さて、今回の『水曜日のダウンタウン』と同様、テレビ番組の企画で人が集まりすぎて中止となったケースは昭和の時代にも発生している。
1969(昭和44)年8月21日の午後11時25分頃、愛知県中区の栄公園でフジテレビ系の人気番組『テレビ・ナイトショー』の生中継イベントが行われた。この際、今回の「クロちゃん騒動」にも匹敵する約5千人もの若者が集まり、生放送が中止となる事案があった。
『テレビ・ナイトショー』は日本テレビ系列の深夜番組『11PM』に対抗しようと放送開始。今の深夜番組ではあまり例のない制作方式だが、『テレビ・ナイトショー』は曜日によって制作局を替えていた。月、水、金曜放送分はメインのフジテレビ、火曜放送分は関西テレビ、木曜放送分は東海テレビが制作を担当していた。
今回の事件は木曜日、愛知県に本拠を置く東海テレビの制作分で発生した。中継先は同局の地元の栄公園。しかも生放送ということもあり目立ちたがりの若者数千人が集結した。一部の若者は仮設舞台に上がり「バカな番組はやめろ!」と叫んだほか、舞台上で殴り合いの喧嘩を始めるなどパニック状態に。

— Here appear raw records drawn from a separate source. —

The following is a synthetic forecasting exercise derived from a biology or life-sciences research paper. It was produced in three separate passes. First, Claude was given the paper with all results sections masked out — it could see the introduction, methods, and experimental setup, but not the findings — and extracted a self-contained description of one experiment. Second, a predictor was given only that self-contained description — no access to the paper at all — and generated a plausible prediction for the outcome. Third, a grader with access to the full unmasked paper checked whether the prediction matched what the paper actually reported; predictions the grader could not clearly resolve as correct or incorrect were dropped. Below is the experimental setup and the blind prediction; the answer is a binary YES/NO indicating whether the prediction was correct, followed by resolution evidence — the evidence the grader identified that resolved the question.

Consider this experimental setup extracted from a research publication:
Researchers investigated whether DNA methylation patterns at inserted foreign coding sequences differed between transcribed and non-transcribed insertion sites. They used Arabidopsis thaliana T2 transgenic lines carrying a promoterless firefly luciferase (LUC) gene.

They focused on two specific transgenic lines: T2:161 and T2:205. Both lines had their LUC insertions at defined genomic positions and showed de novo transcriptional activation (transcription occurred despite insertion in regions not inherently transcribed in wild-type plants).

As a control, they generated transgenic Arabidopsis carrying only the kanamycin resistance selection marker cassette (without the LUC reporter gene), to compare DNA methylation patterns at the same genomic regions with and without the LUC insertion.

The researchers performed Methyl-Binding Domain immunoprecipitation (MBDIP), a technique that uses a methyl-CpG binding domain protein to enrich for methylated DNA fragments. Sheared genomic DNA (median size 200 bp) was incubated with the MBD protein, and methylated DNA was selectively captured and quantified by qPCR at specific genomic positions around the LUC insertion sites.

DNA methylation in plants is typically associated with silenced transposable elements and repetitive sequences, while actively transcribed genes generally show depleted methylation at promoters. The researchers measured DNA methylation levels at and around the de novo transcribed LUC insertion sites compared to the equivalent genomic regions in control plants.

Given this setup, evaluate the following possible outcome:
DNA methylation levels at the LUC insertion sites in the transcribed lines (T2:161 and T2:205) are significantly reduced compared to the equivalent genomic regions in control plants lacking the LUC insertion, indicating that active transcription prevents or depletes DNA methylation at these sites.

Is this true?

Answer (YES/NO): NO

この日の企画は「最後の夏を若者たちと楽しもう」ということで、司会の俳優・児玉清のほかゲストの歌手・由紀さおりなどがステージに上がり、トークや歌謡ショーを行う予定だった。しかし群衆の暴動は収まることを知らず、由紀さおりはパトカーで会場から避難。児玉清も命からがら逃げたが、放送は20分間中継しただけで中断となった。
幸いケガ人らしいケガ人は出なかったものの、本事件は全国紙の新聞に「若者五千人が騒ぐ」という見出しで大々的に報道されてしまった。